Même le compositeur Danny Elfman sera brièvement remplacé par Paul Haslinger mais le studio décide finalement de revenir à la partition d'Elfman un mois avant la sortie du film après avoir estimé que la musique électronique du second est inadaptée.
Au-delà de ces soucis de production, The Wolfman s'ouvre tel un hommage direct au The Wolf Man de 1941, en citant à la virgule près le célèbre petit poème déjà entendu dans le film de George Waggner. Nous retrouvons une histoire de lycanthrope totalement gothique, allant même jusqu'à inscrire l'action dans le XIXème siècle anglais, alors que tous les grands films de loup-garous américains se déroulent à une époque contemporaine.
Lawrence Talbot, acteur de théâtre, rentre en Angleterre, au manoir de sa famille, après avoir appris la mystérieuse disparition de son frère. Il apprend que, peu avant de disparaître, son frère s'était rapproché de gitans campant dans la région.
Du point de vue de l'atmosphère, il faut reconnaître que c’est une réussite. Le manoir Talbot, décrépi et silencieux, se dresse devant une lugubre forêt desséchée, parcourue par des brumes. Au village de Blackmoor, les paysans parlent à voix basse de terribles légendes. Dans le camps des gitans, l'inquiétante Maleva (Geraldine Chaplin, fille de Charlie Chaplin, remplace Maria Ouspenskaya) raconte à voix basse d'effrayants secrets au voyageur égaré. Nous retrouvons les personnages du film d'origine, dans une ambiance et un récit à la base très semblables.
Pourtant, The Wolfman réserve des surprises inattendues au spectateur familier de The Wolf Man. Ainsi, nous trouvons une spectaculaire évasion du loup-garou dans Londres, de nuit qui n'est pas sans rappeler King Kong, ainsi que la fin de An American Werewolf in London. Il faut dire que le dénouement du film de John Landis est lui-même un hommage à King Kong, logique.
Plus étonnant encore, l'identité du loup-garou, celui qui mord Larry Talbot, s'avère changée. Les gitans prennent alors une place plus secondaire dans le récit favorisant le développement des Talbot et ses querelles père / fils. Anthony Hopkins digne successeur de Claude Rains livre une performance très convenable.

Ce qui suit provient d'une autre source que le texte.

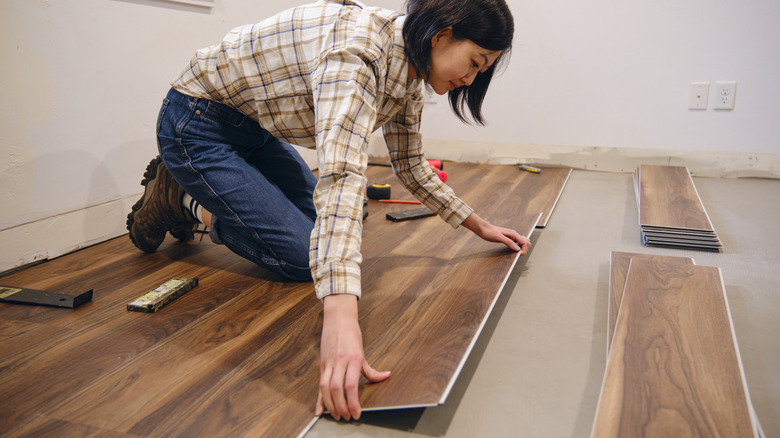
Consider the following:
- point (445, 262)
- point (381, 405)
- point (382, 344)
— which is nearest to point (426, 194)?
point (445, 262)

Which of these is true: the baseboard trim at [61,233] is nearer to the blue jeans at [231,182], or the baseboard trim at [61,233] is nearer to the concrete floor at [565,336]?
the blue jeans at [231,182]

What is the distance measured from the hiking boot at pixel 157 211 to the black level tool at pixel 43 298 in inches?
14.4

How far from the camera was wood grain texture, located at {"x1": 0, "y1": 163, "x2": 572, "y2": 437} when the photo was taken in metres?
1.08

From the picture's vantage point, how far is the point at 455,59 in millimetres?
1219

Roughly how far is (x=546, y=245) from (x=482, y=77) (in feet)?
2.82

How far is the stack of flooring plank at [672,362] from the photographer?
3.04 ft

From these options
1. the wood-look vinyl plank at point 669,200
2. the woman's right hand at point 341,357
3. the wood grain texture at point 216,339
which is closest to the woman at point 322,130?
the woman's right hand at point 341,357

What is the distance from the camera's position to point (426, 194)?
1.66m

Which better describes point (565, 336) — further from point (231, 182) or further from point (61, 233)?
point (61, 233)

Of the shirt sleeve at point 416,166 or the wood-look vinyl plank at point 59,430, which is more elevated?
the shirt sleeve at point 416,166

Curieusement, Benicio Del Toro, acteur talentueux ne parvient pas à dégager toute l'empathie nécessaire, qui plus est, le couple qu'il forme avec Emily Blunt manque singulièrement de chaleur.
Ce conte gothique intéressant a le mérite de redonner un visage humain au loup-garou, en particulier grâce à un superbe maquillage signé Rick Baker. Celui-ci s'éloigne des monstres aux allures très bestiales comme dans son An American Werewolf in London et revient à un maquillage dans la tradition de celui créé par Jack Pierce dans The Wolf Man. Un faciès structuré essentiellement autour du visage de l'acteur, et allant jusqu'à lui restituer la fameuse petite truffe qui ornait le bout du nez de Lon Chaney Jr. En 2011, Rick Baker remporte même une nouvelle fois l’Oscar des meilleurs maquillages comme pour An American Werewolf in London.
Le budget a explosé à cause de la pré-production et de la post-production. D’ailleurs il se vautrera au box-office ce qui poussera Ronald Meyer, le président d'Universal Pictures de l'époque, a qualifié The Wolfman de merdique et le considère comme un des pires films qu’il n’a jamais fait.
Le moins que l’on puisse dire c’est que le potentiel de The Wolfman est un peu gâché par des décisions artistiques discutables, aboutissant à un résultat trop hésitant pour convaincre complètement. Cette courageuse tentative de revisiter le mythe du loup-garou n'est pas pour autant méprisable ou scandaleusement ratée.